Child welfare officials say they have already addressed many of the criticisms contained in an inquest report on the suicide of 14-year-old Tracia Owen.

Child welfare officials say they have already addressed many of the criticisms contained in an inquest report on the suicide of 14-year-old Tracia Owen.
Owen was in the care of Southeast Child and Family Services in Winnipeg when she hanged herself in an abandoned inner-city garage in August 2005.

In the inquest report released Wednesday, provincial court Judge John Guy criticized the child welfare agency for its handling of Owen's case. First taken from her family's care when she was two months old, Owen was moved more than 65 times through a variety foster homes, group homes, a drug treatment facility and her biological parents' home.

Elsie Flette, head of the First Nations of Southern Manitoba Child and Family Services Authority, which oversees the Southeast agency that took Owen into care, said changes are already underway at the agency. 

"We have been working with that agency over the last number of years now to build capacity and improve services," she said. "The agency is very co-operative, and as concerned as we are about the quality of services."

The authority launched a review of the agency last September, Flette added.

"It's quite broad in scope. We're looking at all the issues that [Guy] recommended in the report, that we take a look at. The intent of that is to build on changes, improvements that the agency has already made, identify where more work is needed or where things still need to be done that aren't underway," she said.

'How did we fail this child?'

The purpose of the inquest report was not to look at who's to blame for Owen's death, Flette said.

"It's to say, 'How did we fail this child?' Because clearly we all failed her. And what can we do to prevent similar deaths?

"[Guy] makes recommendations not just to Southeast, but to the province, certainly to the feds, to ourselves, to the wider system, to the community at large — I mean, he's asking the question, 'How come we have 14-year-olds on the street and nobody gets upset about that?' That's a bigger question for all of us, to say who's to blame. I think we all carry some responsibility for these children."

Before her death, Owen ran away from the home where she had been placed and had been selling sex on the streets of Winnipeg in order to support a drug habit.

The provincial government also responded to the inquest report's recommendations urging police, child welfare workers, justice officials, community groups, aboriginal groups and government agencies to create a strategy to attack sexual exploitation and drug abuse in children.
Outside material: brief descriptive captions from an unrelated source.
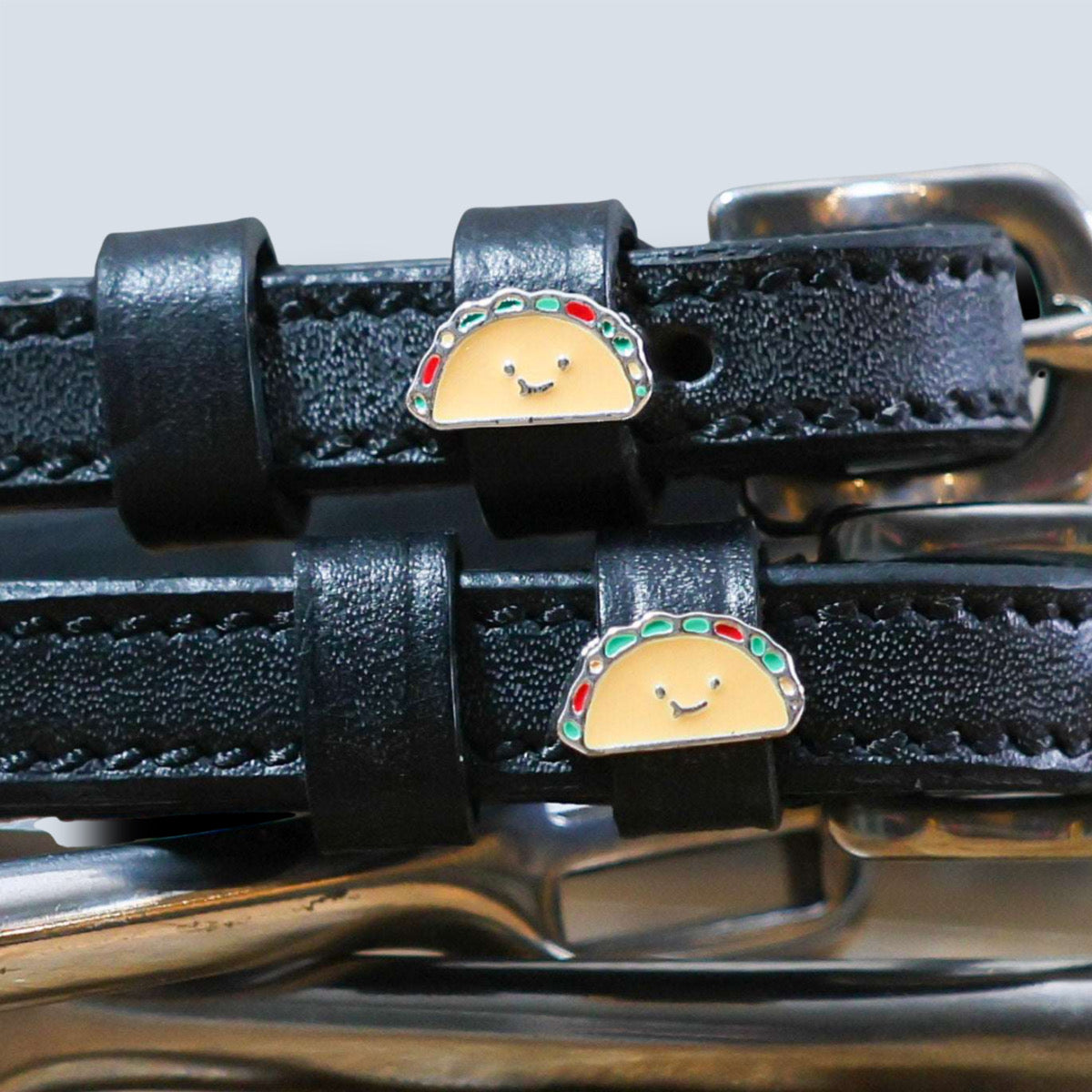 Dreamers & Schemers Tacos Spur Straps-3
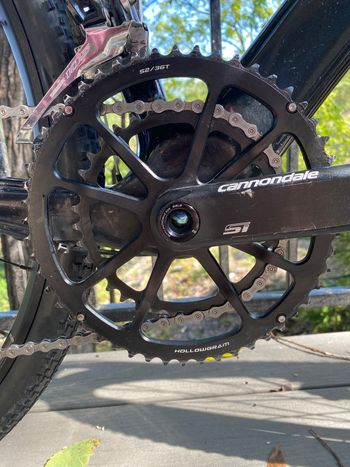 Used Cannondale Topstone Carbon 105 2020 2020 Road & Gravel, Black — image 20 of 20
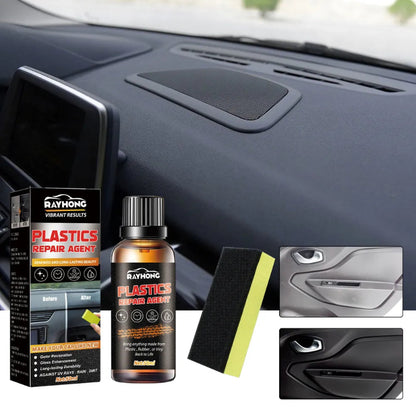 🚗✨ RAYHONG VIBRANT RESULTS PLASTICS REPAIR AGENT ✨🚗 ( BUY 1 GET 1 FREE)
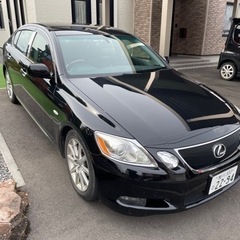 お話中　旭川発　GS350 4WD 車検R5.6 ダウンサス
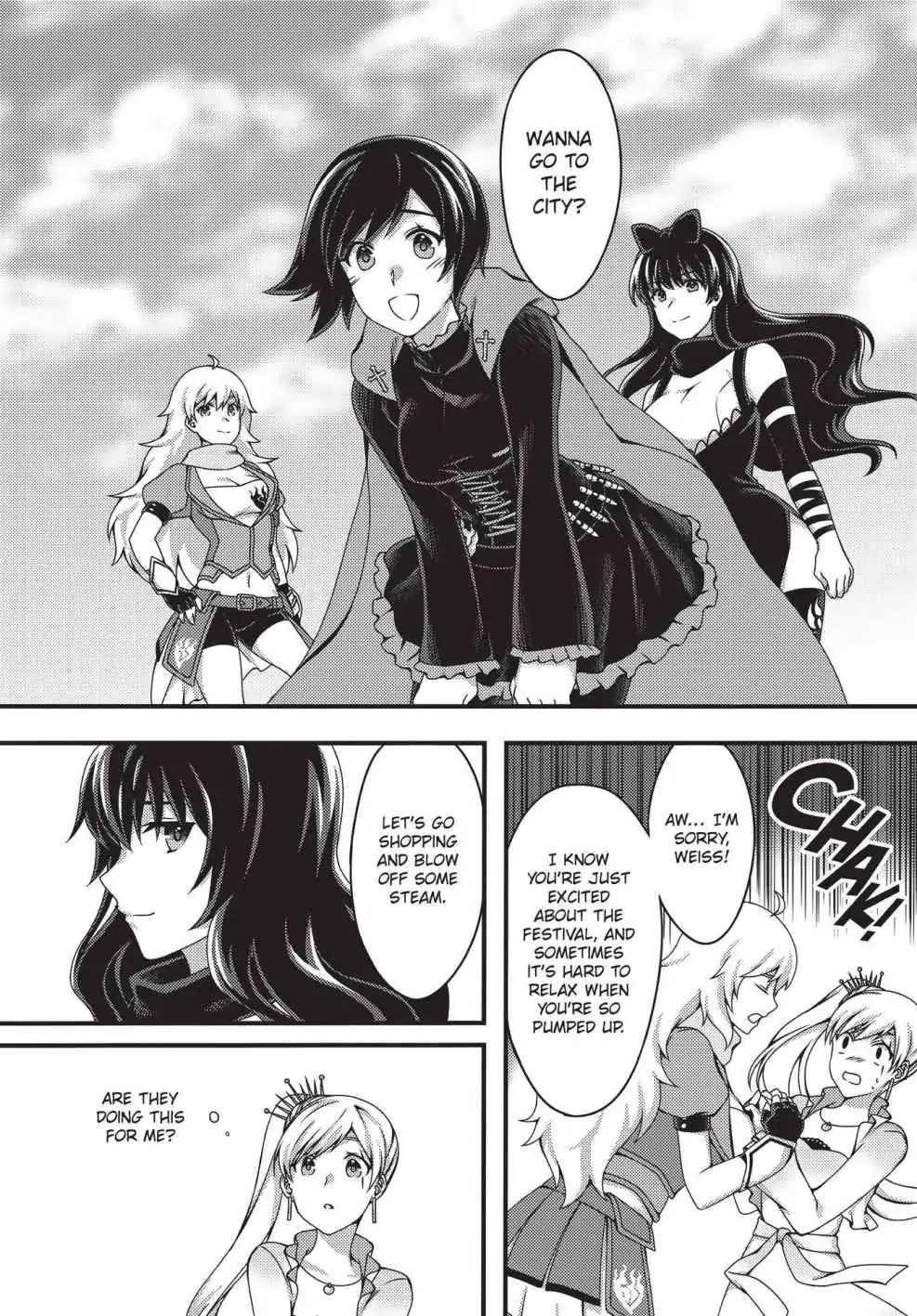 Rwby: Official Manga Anthology Chapter 30 - BidManga.com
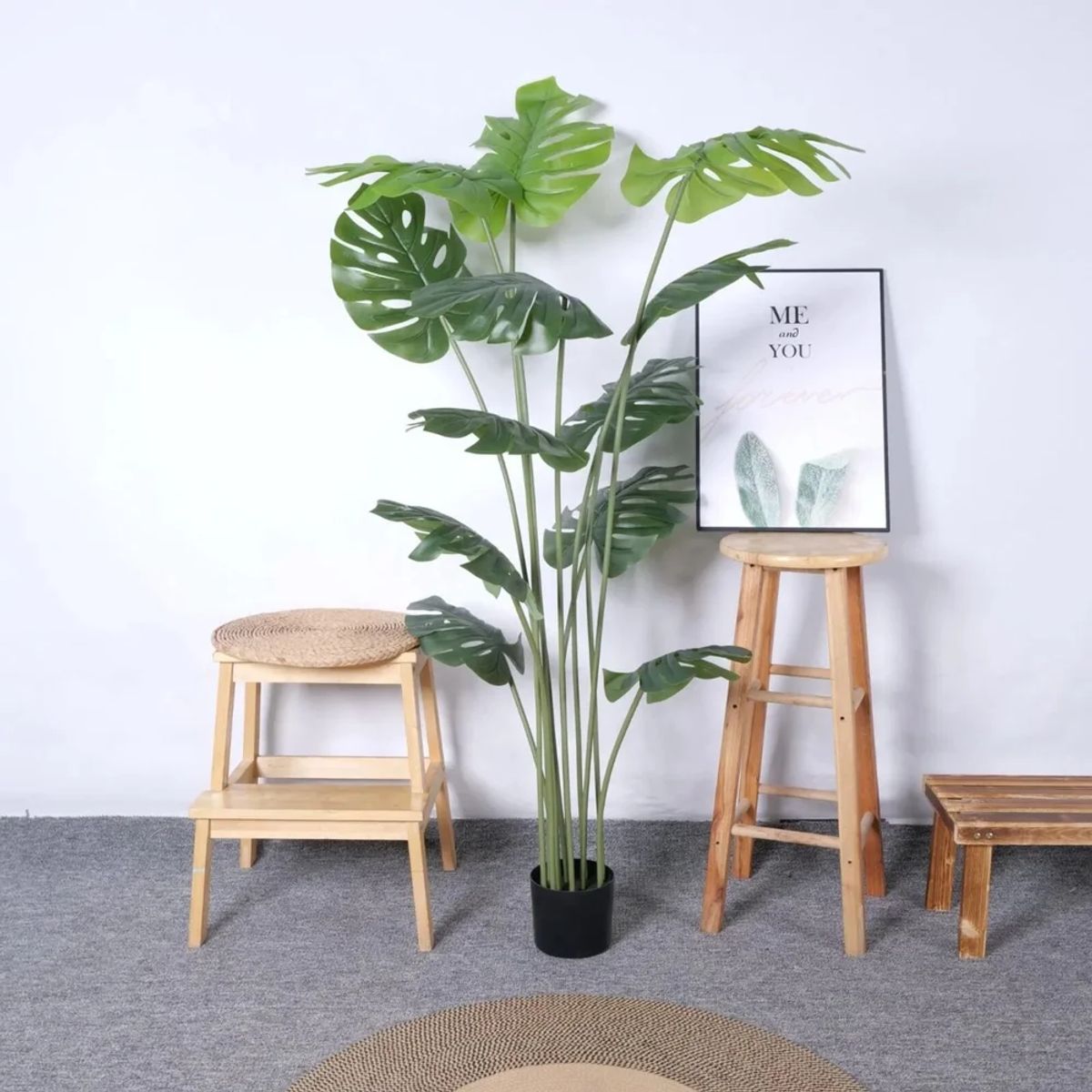GIO HOME - MATA COSTILLA DE ADAN X10 150CM ARTIFICIAL
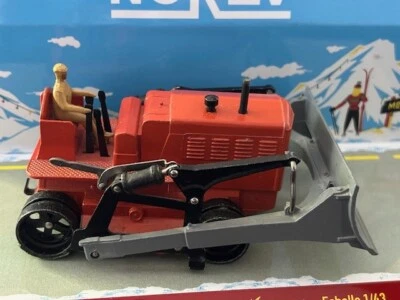 Miniature DINKY SUPERTOYS - MECCANO - Bulldozer "BLAW KNOX" - Photo 1/4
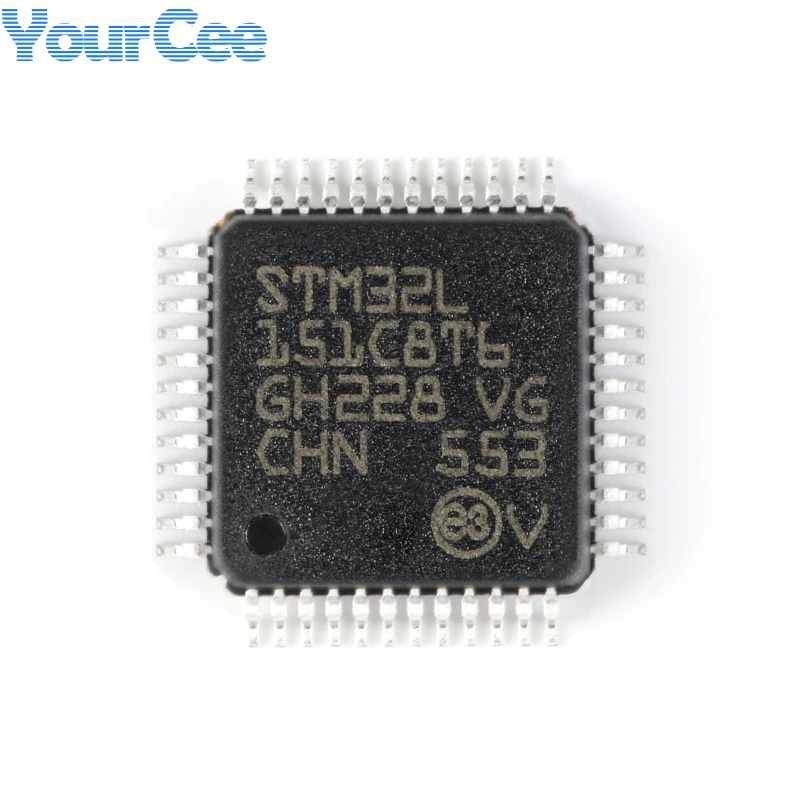 STM32L151C8T6 LQFP-48 Cortex-M3 32-битный микроконтроллер-MCU |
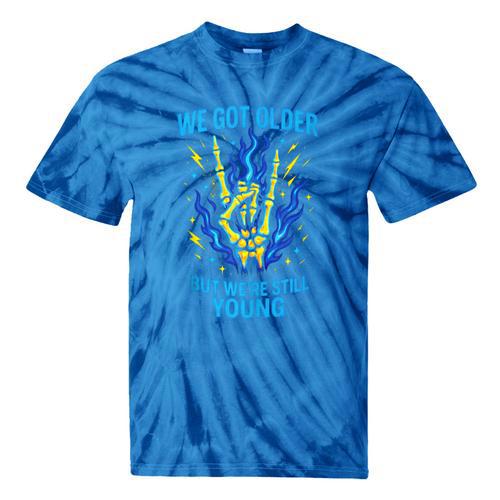 We Got Older Emo Punk Rock Nostalgia Tie-Dye T-Shirts - Figerry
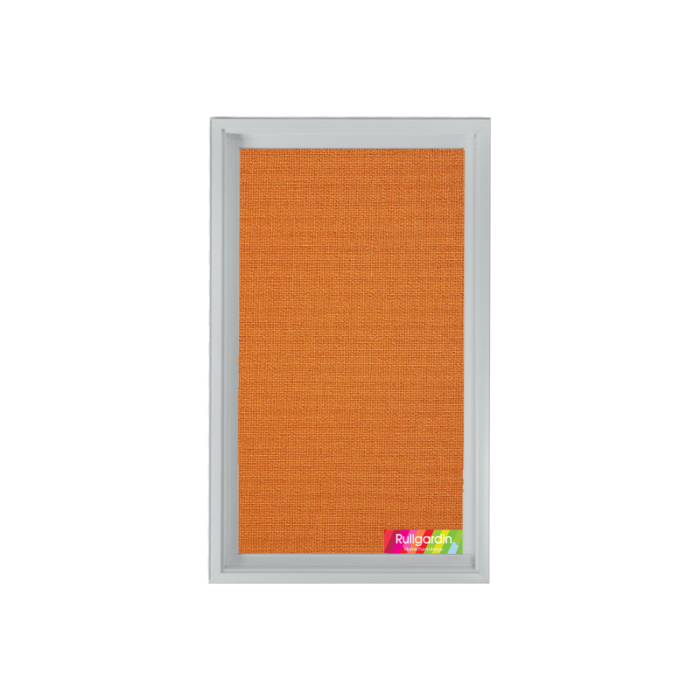 Luxury Waters Orange Dimout Roller Blind - Image 1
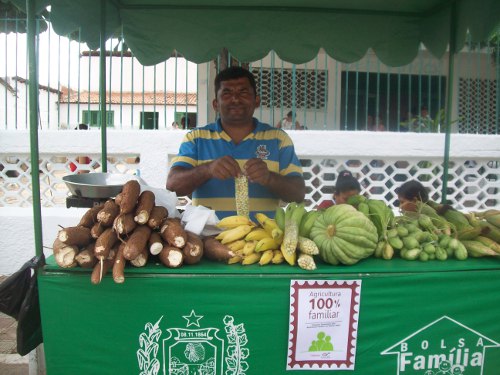 Missão Velha: Ematerce participa da 1ª Expofeira de Produtos da Agricultura Familiar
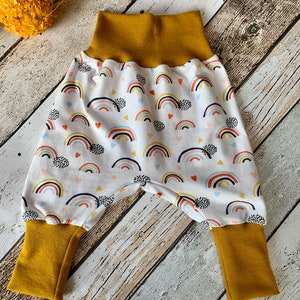 Pumphose Baby Regenbogen 44-92 Bild 1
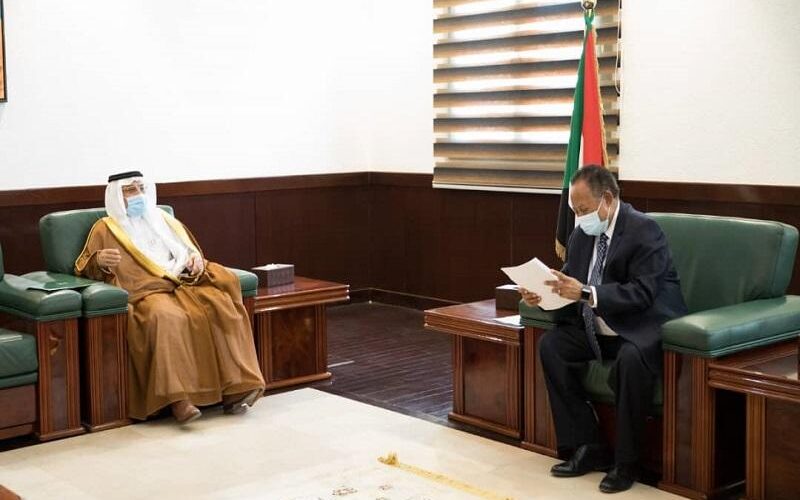 حمدوك يؤكد حرص السودان على تفعيل الاتفاقات مع السعودية
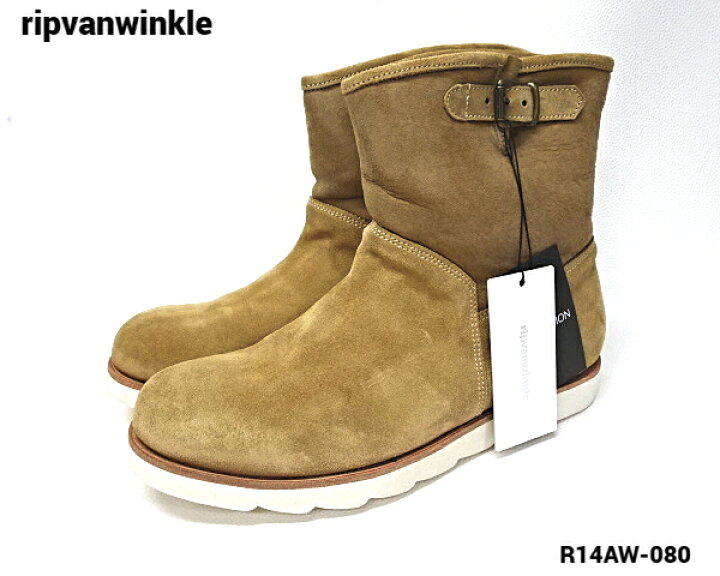 楽天市場】42【ripvanwinkle CONBINATION BOOTS R14AW-080 リップ  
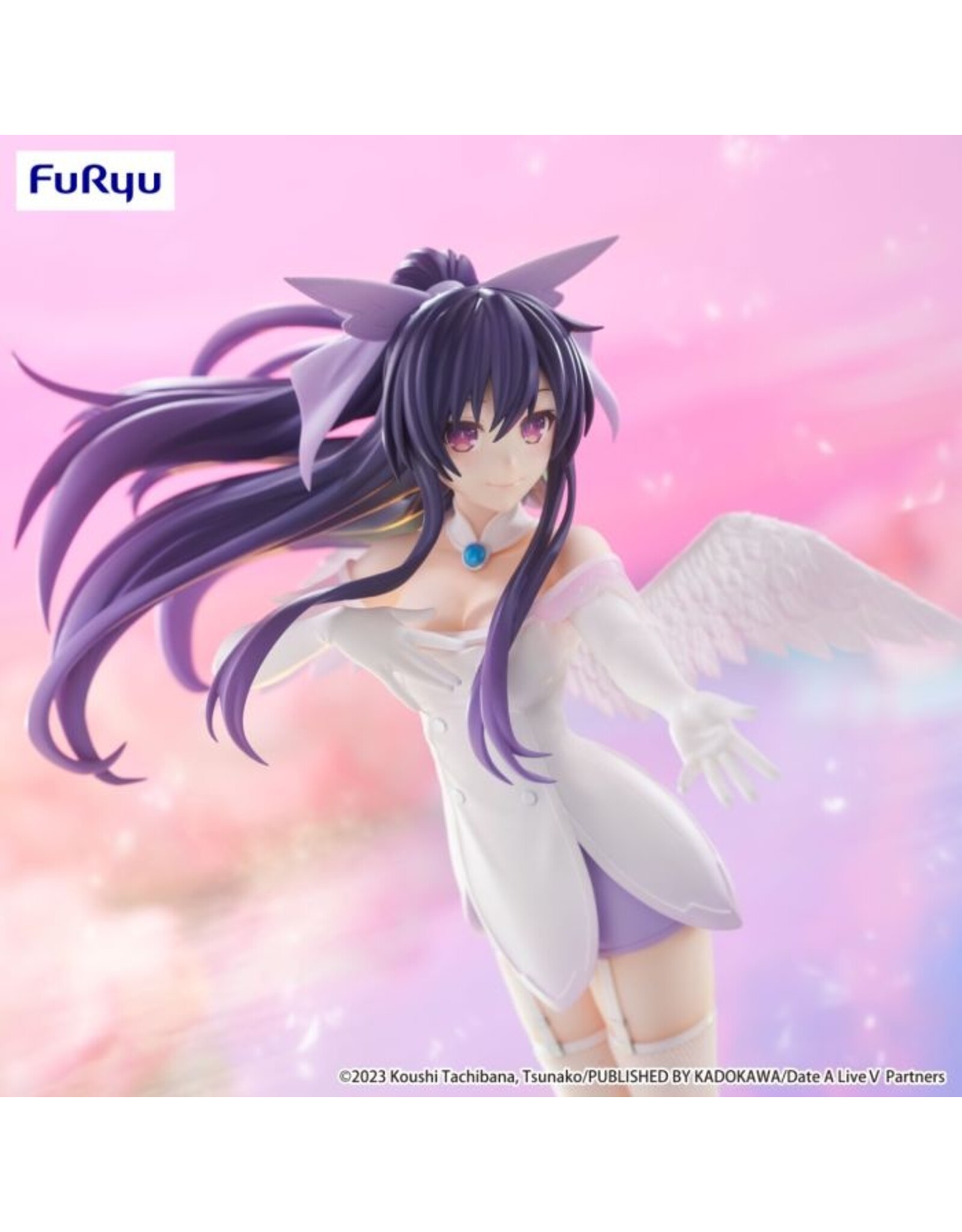 Tohka Yatogami Bicute Pure Figure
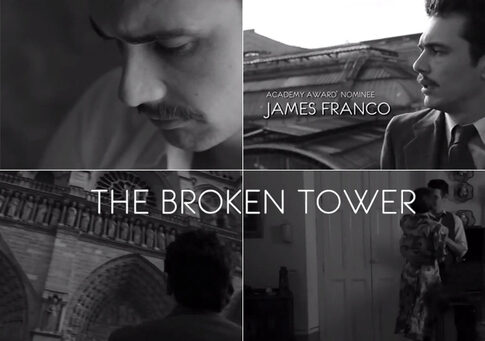FOTO: James Franco ve filmu The Broken Tower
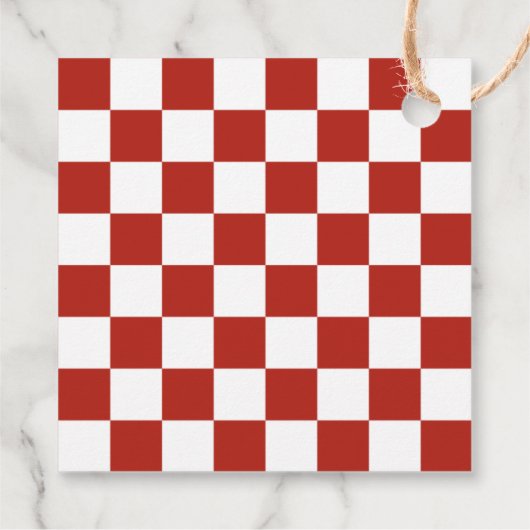 Crawfish Boil Geschenkanhänger (Rückseite)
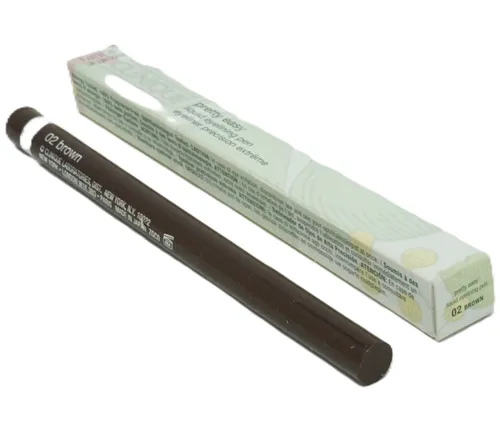 Clinique Pretty Easy Eyelining Pen 0,67g - Braune Farbe 02 - Der präzise Eyeliner für ein müheloses Auftragen und langanhaltende Farbe. Ideal für den täglichen Look und einfach in der Anwendung.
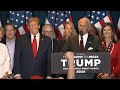 Trump delivers remarks to supporters after winning the South Carolina GOP primary  - 22:44 min - News - Video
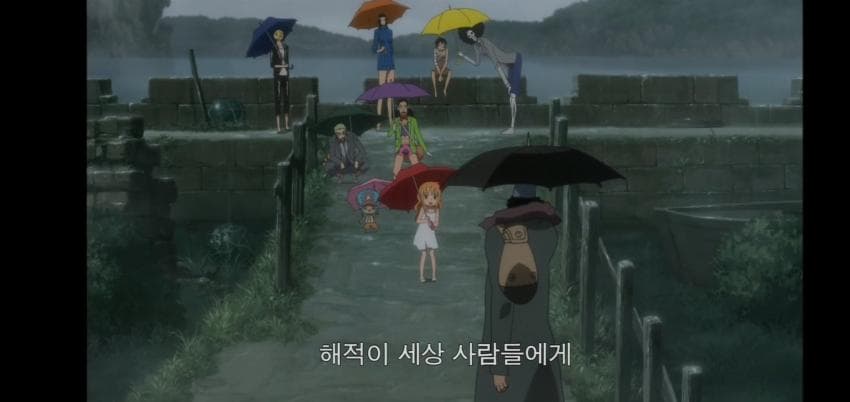 원피스 해적들한테 일침 제대로ㅋㅋ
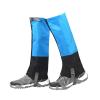 LYHXYLFT Hiking Gaiters,Snow Leggings Gaiter,All-Inclusive Anti-Snake Bite,Hook Loop Design for Easy Off,for Walking Mountain Climbing Cycling Gardening Outdoor Research(Blue) view 1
Family Services Minister Gord Mackintosh said a summit is planned this winter to determine what changes the provincial government needs to make to reduce the incidence of child exploitation.

"The judge put a lot of emphasis on the need to develop this thinking and work co-operatively in a way never seen before, making sure that there's a task force that is multi-disciplinary and brings the best minds, the best ideas to one common table," Mackintosh said.

A permanent task force will be one of the outcomes of the summit, Mackintosh said. Other changes are also likely, possibly including changes to the law.